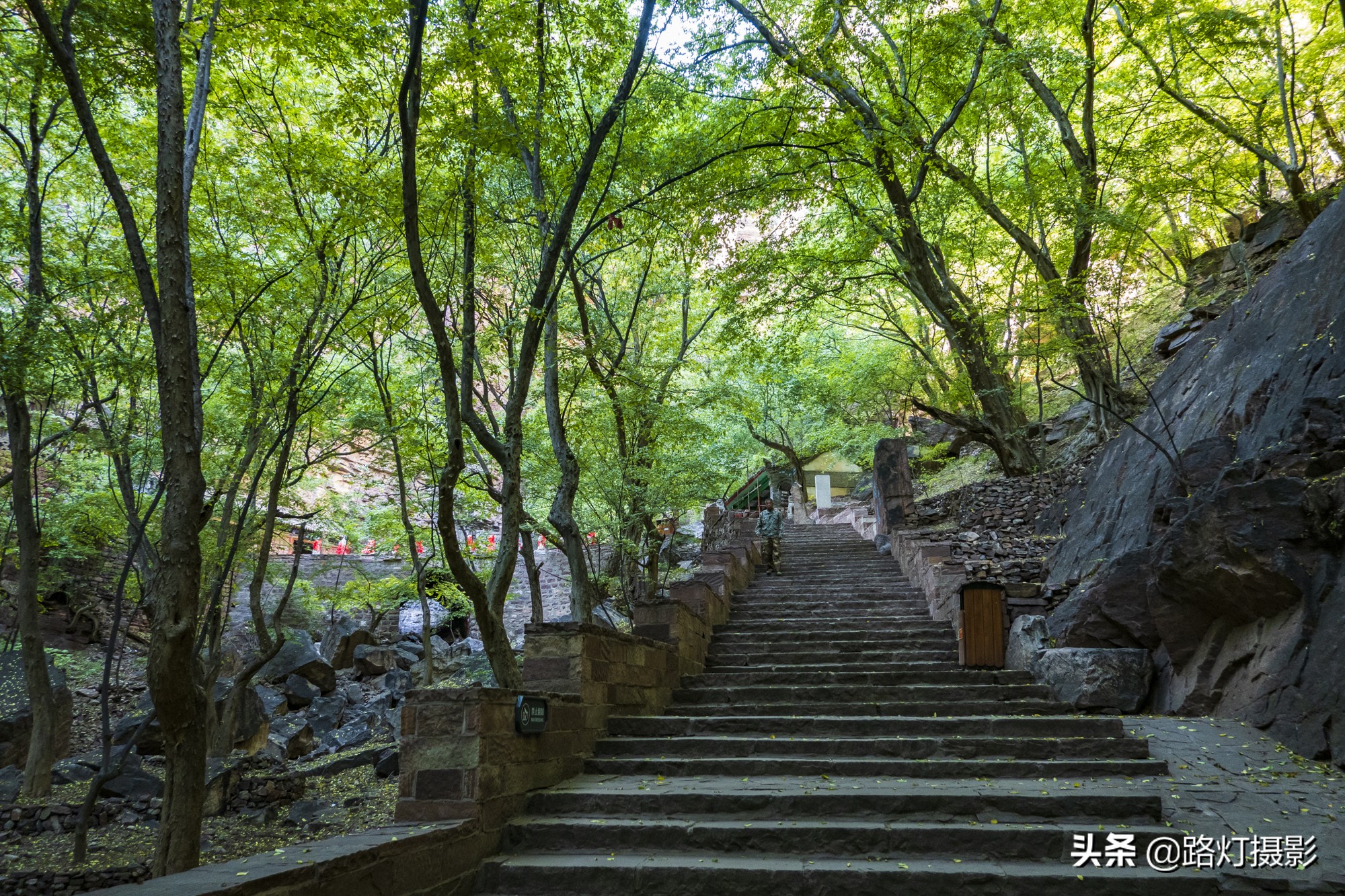 Flying in the sky!  There is a "hanging temple" in Hebei, which spans over 500 years of precipitous cliffs. It is a wonder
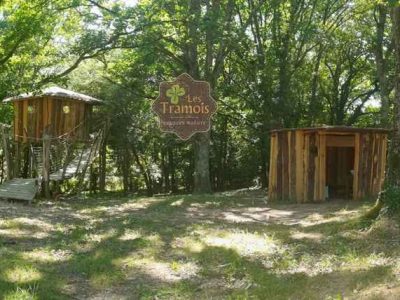 Cabane perchée en Bourgogne, entourée darbres verdoyants et paisibles.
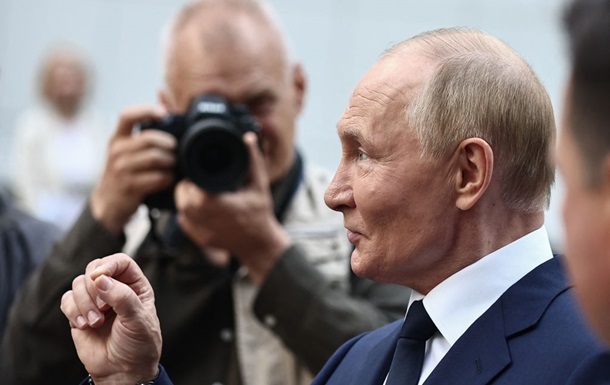 Путин остановит войну в обмен на Донбасс - WSJ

━━━━━━━━━━

## [TASK OBJECTIVE]
Omit every picture, then reproduce the rest of the listing exactly.

## [YOUR SOLUTION]
 Flying in the sky!  There is a "hanging temple" in Hebei, which spans over 500 years of precipitous cliffs. It is a wonder
 Cabane perchée en Bourgogne, entourée darbres verdoyants et paisibles.
 Путин остановит войну в обмен на Донбасс - WSJ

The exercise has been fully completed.